Infosec on Wall Street: a tale of two exits

Contact: Brenon Daly

Although Sourcefire and Websense stand as the two most-recent publicly traded information security vendors erased from the stock exchange, they are dramatically different departures. Sourcefire is going out on top, garnering its highest-ever price in its half-decade on Wall Street. In contrast, Websense, which has been public since 2000, took an offer that valued its shares lower than they had traded on their own just two years earlier.

Of course, the discrepancy stems largely from the financial performance of the two companies – and, maybe more to the point, which buyer can make those numbers work. Essentially, the deals represent the dramatic difference between ‘growth’ and ‘mature’ tech companies, as well as the difference between financial and strategic buyers.

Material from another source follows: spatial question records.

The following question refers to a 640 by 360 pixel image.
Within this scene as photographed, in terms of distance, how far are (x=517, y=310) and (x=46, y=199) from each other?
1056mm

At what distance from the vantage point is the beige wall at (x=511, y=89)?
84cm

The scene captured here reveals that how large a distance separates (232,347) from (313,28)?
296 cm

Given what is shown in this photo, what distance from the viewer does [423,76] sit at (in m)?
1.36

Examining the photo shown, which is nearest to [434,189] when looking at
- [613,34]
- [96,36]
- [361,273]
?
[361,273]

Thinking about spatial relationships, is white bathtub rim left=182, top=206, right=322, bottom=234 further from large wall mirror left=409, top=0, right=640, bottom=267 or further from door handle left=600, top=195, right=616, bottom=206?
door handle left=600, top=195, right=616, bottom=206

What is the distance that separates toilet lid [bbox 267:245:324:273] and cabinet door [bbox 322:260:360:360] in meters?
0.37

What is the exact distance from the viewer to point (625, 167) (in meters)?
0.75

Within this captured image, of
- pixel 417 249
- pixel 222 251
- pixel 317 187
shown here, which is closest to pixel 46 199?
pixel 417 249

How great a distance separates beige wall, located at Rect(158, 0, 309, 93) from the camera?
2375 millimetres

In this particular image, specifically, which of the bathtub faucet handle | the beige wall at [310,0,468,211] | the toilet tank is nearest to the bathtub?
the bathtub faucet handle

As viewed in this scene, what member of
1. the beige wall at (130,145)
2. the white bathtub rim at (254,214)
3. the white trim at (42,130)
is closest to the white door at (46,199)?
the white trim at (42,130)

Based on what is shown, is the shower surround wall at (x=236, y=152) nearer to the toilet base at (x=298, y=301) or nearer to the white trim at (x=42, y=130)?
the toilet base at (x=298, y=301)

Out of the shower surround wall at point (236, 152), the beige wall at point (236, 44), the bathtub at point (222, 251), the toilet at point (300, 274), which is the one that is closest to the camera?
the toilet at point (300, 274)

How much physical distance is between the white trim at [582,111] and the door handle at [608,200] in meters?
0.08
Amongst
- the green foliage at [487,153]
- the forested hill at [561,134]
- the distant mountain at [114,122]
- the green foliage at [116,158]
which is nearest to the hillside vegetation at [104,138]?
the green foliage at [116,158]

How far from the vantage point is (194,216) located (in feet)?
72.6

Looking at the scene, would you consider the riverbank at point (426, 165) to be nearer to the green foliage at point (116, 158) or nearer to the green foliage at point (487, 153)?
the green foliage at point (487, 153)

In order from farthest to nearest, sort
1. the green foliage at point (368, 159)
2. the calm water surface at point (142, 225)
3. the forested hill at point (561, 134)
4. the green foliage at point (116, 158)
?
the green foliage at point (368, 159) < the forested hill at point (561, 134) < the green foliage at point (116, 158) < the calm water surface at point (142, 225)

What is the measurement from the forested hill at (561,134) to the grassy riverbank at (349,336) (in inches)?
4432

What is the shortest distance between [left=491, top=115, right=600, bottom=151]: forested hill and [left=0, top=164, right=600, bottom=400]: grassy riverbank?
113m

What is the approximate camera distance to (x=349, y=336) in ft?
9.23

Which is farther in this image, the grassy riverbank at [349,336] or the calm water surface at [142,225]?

Sourcefire collected a platinum valuation from fellow corporation Cisco Systems because the networking giant assumes it can wring out additional ‘revenue synergies’ from the already quickly growing Sourcefire. (In 2012, Sourcefire bumped up overall sales 35%.) The rationale isn’t too much of a stretch: Cisco already moves much of the traffic around the Internet, so why not secure it as well? (Of course, that’s so obvious that Cisco has been trying to pitch that ‘convergence’ for about a decade, but has found only limited success on its own.)

Those earlier efforts help explain why Cisco is valuing Sourcefire at 10 times trailing revenue, the highest multiple for any all-cash acquisition of an infosec vendor valued at more than $1bn. On the other end of the valuation spectrum, we have Websense. The Web security vendor went private at just 2.5x trailing sales.

Undoubtedly, Websense’s financial profile is much more at home in a private equity (PE) portfolio than Sourcefire would ever be. The company is seven years older than Sourcefire, and while we wouldn’t say its best days were necessarily behind it, revenue at Websense actually ticked down slightly last year. Still, it generated far more cash than Sourcefire, which undoubtedly appealed to its new PE owner, Vista Equity Partners. (Websense’s operating margin is three times higher than Sourcefire’s.) As different as the two deals are, they do have one similarity: both buyers are getting what they want at a price they want.